The website in question, which will remain unnamed would serve the “interest” of those persons who are politically inclined, especially seeing that the malware was discovered sometime in February.
The suspicious website took only one attempt to push each visitor to a harmful page that took advantage of CVE-2018-8174, a remote-code execution VBScript engine loophole that can be used through Internet Explorer.

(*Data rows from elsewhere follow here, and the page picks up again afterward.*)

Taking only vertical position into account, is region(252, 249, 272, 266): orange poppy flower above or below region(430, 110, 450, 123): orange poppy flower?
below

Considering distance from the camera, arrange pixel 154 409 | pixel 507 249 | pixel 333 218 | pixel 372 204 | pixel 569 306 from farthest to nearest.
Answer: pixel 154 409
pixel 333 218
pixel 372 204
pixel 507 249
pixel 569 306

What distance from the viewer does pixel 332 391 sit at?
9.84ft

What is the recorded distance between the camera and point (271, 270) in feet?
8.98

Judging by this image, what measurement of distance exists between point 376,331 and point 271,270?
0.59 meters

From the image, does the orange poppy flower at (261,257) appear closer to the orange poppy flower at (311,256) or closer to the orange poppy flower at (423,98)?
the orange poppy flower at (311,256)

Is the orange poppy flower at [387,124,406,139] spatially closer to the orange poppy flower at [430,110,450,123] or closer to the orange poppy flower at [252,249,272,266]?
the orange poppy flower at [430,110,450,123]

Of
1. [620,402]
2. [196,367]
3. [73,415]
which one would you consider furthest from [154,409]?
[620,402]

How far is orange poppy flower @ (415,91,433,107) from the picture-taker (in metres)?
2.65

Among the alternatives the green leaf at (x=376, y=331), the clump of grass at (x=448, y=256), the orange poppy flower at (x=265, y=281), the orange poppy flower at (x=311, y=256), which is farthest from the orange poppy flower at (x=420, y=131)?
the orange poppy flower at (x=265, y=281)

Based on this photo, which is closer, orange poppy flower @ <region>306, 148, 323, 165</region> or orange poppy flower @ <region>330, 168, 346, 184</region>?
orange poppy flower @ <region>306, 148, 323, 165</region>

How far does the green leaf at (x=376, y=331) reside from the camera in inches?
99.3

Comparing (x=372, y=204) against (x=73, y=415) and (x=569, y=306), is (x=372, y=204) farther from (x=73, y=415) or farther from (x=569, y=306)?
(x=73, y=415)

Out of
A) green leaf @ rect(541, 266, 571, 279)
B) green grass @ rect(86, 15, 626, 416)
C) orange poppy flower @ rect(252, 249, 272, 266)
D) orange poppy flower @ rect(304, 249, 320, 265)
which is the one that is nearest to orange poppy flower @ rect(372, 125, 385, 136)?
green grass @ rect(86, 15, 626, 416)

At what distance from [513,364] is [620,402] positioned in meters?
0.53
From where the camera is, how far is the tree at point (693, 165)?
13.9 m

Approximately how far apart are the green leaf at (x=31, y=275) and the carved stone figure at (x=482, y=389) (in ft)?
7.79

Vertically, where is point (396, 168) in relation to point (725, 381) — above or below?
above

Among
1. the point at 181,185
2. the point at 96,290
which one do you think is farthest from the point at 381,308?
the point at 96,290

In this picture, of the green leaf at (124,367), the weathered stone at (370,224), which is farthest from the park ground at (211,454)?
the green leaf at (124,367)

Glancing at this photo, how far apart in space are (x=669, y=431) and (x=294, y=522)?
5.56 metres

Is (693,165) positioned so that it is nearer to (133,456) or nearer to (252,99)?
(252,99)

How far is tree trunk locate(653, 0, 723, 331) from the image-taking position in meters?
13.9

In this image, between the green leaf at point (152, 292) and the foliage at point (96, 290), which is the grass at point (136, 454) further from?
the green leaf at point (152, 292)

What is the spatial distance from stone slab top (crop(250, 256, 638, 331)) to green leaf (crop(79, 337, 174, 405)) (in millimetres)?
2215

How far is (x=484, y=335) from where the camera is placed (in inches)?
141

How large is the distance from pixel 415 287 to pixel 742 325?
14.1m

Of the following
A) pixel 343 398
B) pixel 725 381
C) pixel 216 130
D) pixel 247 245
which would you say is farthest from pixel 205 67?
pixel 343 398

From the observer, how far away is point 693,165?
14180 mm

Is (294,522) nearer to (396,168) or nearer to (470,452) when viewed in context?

On May 18, 2018, Microsoft managed to patch the bug, so it’s likely that any visitor running a Windows operating system without that specific patch may have been infected. The malware has been called “Slub” by Trend Micro, seeing that in order to steal data from a compromised pc, the attacker depends on GitHub and Slack.
What Harm Can It Cause?
Trend Micro pointed out that once a user is infected, another group of files containing Slub is downloaded by the initial malware, which also runs checks to detect the presence of an antivirus. If one is identified, the malware leaves and it this is how it managed to stay hidden until now.
However, the problems don’t end there because attackers can use the malware to exploit an older Windows bug CVE-2015-1705, which is actually a win32k.sys local elevation of privilege weakness. This one was chosen specifically because it had the ability to sidestep a Windows application’s sandbox.
After fully jeopardizing a pc, the backdoor exploits a private Slack channel is used to inspect commands that were stolen from “gist” snippets that are hosted by GitHub, then those commands are sent to another private Slack channel that is monitored by the attacker.
What Can it Steal?
Specific files are then uploaded by the compromised pc to file.io, a file-sharing site when the attacker is able to pick them up. It has overly zealous interest in personal information with special attention given to communication software.
In addition to taking advantage of Slack channels, the back door also has commands that are able to target the desktop folder, compress it and steal it. It then creates a file tree of the desktop and from there, hunts for offline information stored on Twitter, Skype, BBS, and KakaoTalk. Lastly, it uses an extension that is used by a Korean word-processing app to copy all .hwp files.
Trend Micro indicated that they escalated the issue to the Canadian Centre for Cyber Security, who partnered with the owner of the watering hole in an attempt to get rid of the malware.
The Slack Workspace has been shut down by Slack seeing that the terms of service were violated by the attacker. GitHub followed soon after and removed the files from its service platform.
The Trend Micro team said they strongly believe that it was part of a potential targeted attack campaign. They continued by saying that these attackers are not amateurs based on how the attack was coordinated. They eliminated any chance of anything being traced back to them by using only public third-party apps.